YoJesse Mon 11-Apr-16 11:04:36

flowers for you. Sounds like you're having a tough time. I too had strong maternal urges from my early twenties and stopped using contraception at 25 in the hope of conceiving. It took a while to conceive and I started to despair but looking back I'm glad it didn't happen earlier.
I'm not diminishing your or my strong maternal instincts for a second and I think they are as valid whether you are twenties thirties, forties etc but... Looking back I think mine were coupled with a strong desire to change my life at the time because I wasn't happy. I convinced myself I wasn't happy because I didn't have a baby but looking back that wasn't it.

Now I love being a mother and I love my ds but life is really hard. I've barely got any money, my dh has many issues, we can't afford to buy a place and I'm stuck in a job I am bored with. If I'd listened to good advice I was given at the time I'd have put it off till my life was more stable. That doesn't necessarily mean older as people's situations are different I know but just at the right place in your life.
It doesn't sound like the right time for you but I know the maternal instinct is so hard to ignore. Good luck.

Sparklycat Mon 11-Apr-16 11:05:03

Hoosrice has posted in the wrong thread I think, there is one running about marrying a bed wetter.

fastdaytears Mon 11-Apr-16 11:06:44

Ohhhh ok that's reassuring. Thought it was a bit much to kick the OP about this too and assumed it was something to do with an earlier thread. Sorry Hooserice!

PennyHasNoSurname Mon 11-Apr-16 11:10:56

I think you sound very sensible and practical about it.

FlowersAndShit Mon 11-Apr-16 11:31:41

There will never be a right time for me, if I waited until everything was perfect i'd never have children. I'm learning to live with my depression (which is mostly situational), I believe that when I get a job and meet new people/have friends, my mental health will improve.

I'm not severely mentally ill either, so I don't know why someone mentioned it upthread. I have agoraphobia which is improving, anxiety which is also improving and depression which is improving and is a result of my isolation/anxiety/lack of friends. I've found ways to cope with it and I feel stronger for it. I know I'm at high risk of PND, and i'd find a way to cope with that too and go back on medication if needed.

I'm trying to improve my situation with the cards i've been dealt, before having children. Planning gives me something to look forward to and a degree of control.

KondosSecretJunkRoom Mon 11-Apr-16 11:38:38

Look, you don't have to pass a MN approval test to plough on with your plans and have a child.

But I would urge caution. MN is one of the few places where people talk honestly about the challenges and difficulties around raising children. It's not glossed up by people who would dispense false confidence to bolster your ego or squeezed through a advertising filter or through the advice of (marketable) parenting 'gurus'.

Parenting can be brutal if you lack support and resources.
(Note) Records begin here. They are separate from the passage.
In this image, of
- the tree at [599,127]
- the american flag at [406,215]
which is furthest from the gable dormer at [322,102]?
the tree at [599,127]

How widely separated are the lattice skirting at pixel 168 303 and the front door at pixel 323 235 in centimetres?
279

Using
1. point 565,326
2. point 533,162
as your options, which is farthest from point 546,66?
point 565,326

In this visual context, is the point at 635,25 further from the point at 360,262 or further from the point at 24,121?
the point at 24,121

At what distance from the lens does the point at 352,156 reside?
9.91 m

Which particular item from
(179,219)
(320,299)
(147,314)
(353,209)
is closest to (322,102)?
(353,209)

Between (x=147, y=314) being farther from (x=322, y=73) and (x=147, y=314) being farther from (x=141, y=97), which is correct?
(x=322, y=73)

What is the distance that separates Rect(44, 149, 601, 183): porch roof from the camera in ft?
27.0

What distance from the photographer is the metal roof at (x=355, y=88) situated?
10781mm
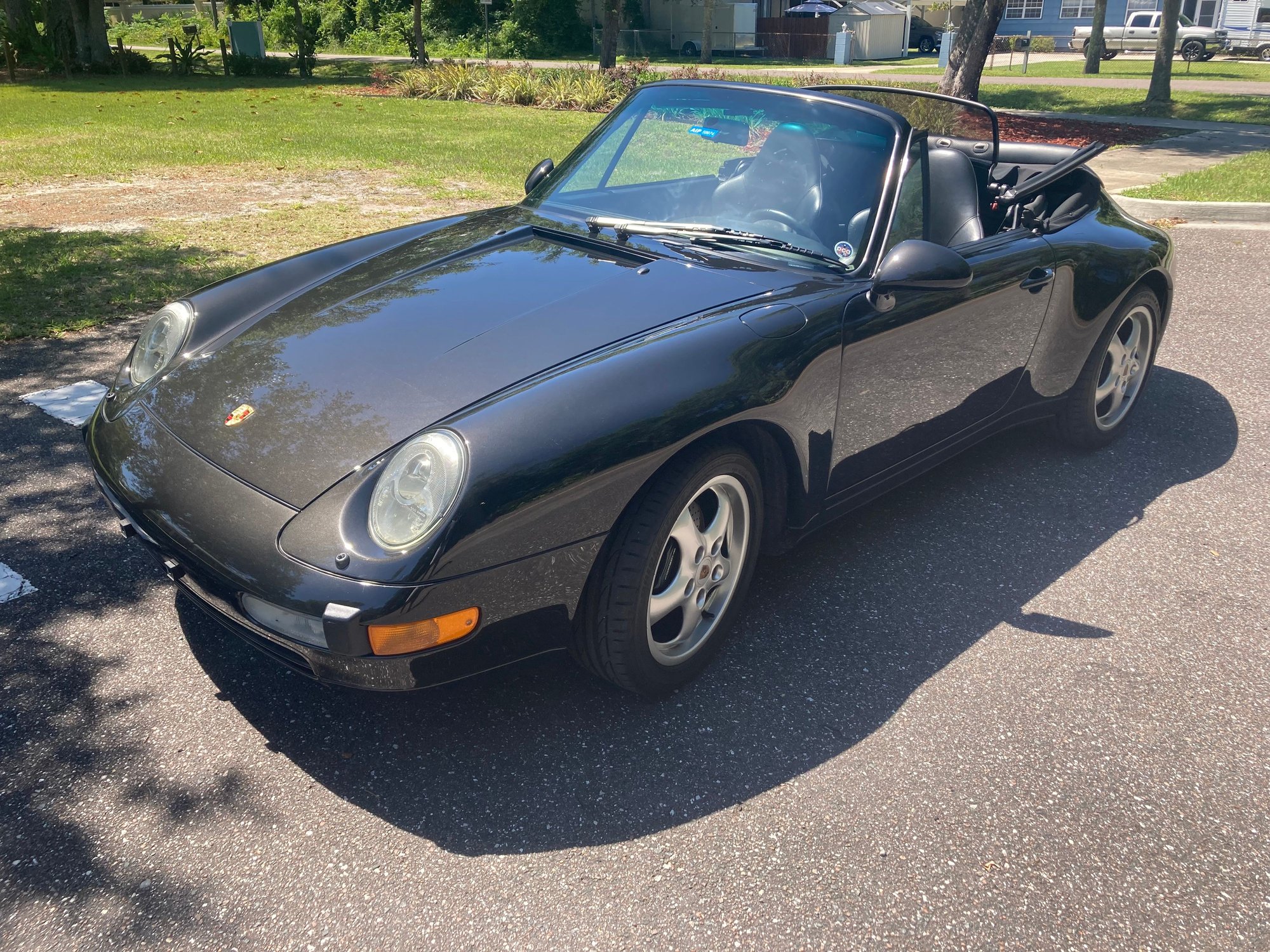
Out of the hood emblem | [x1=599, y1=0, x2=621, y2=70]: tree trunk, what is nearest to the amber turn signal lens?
the hood emblem

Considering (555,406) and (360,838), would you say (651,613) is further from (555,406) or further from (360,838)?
(360,838)

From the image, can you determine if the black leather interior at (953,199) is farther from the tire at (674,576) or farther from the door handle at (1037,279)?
the tire at (674,576)

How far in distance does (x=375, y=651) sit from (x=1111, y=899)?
1.73m

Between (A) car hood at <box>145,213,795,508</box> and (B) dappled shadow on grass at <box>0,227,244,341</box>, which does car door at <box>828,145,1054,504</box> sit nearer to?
(A) car hood at <box>145,213,795,508</box>

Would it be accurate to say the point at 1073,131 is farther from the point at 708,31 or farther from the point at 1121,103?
the point at 708,31

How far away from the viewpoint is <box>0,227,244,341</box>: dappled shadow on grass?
19.8 ft

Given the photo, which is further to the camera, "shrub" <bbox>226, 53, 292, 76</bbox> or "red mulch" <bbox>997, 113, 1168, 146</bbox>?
"shrub" <bbox>226, 53, 292, 76</bbox>

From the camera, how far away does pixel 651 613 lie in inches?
107

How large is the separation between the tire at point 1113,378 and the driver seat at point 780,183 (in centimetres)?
168

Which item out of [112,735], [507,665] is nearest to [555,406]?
[507,665]

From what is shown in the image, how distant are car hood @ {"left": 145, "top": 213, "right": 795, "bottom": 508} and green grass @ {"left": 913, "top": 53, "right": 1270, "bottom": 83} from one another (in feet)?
94.1

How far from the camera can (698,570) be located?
284cm

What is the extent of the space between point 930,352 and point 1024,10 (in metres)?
51.5

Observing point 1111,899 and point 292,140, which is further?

So if the geneal advice is that you should hang on until you have more of those then it would be worth thinking more strategically to achieve that rather than throw yourself in at the deep and and hope for the best.
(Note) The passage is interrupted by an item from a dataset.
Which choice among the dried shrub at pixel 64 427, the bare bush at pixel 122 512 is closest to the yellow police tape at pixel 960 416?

KondosSecretJunkRoom Mon 11-Apr-16 11:40:39

General and deep end.

whois Mon 11-Apr-16 11:43:22

I think posters saying "go for it, follow your dreams" are incredibly irresponsible when we are talking about bringing a child into the world when the mother has zero emotional and financial stability. slow clap yeah that would really be a great idea.

PerspicaciaTick Mon 11-Apr-16 11:44:44

I think you are facing a lot of challenges and it is great that you are looking forward and making plans. However setting yourself an artificial time limit seems to be taking a tough situation and make it potentially even more damaging for your MH.

whois Mon 11-Apr-16 11:45:36

You should see a baby as a way to make yourself feel better.

FlowersAndShit Mon 11-Apr-16 11:46:34

whois Thanks for the suggestion that I'm emotionally unstable. I hope it makes you feel better about yourself and your life. Don't be so smug though, it could happen to you.

PerspicaciaTick Mon 11-Apr-16 11:49:00

whois - did you mean to write "You shouldn't see a baby as a way to make yourself feel better"? I hope so, because otherwise your post is just terrible advice.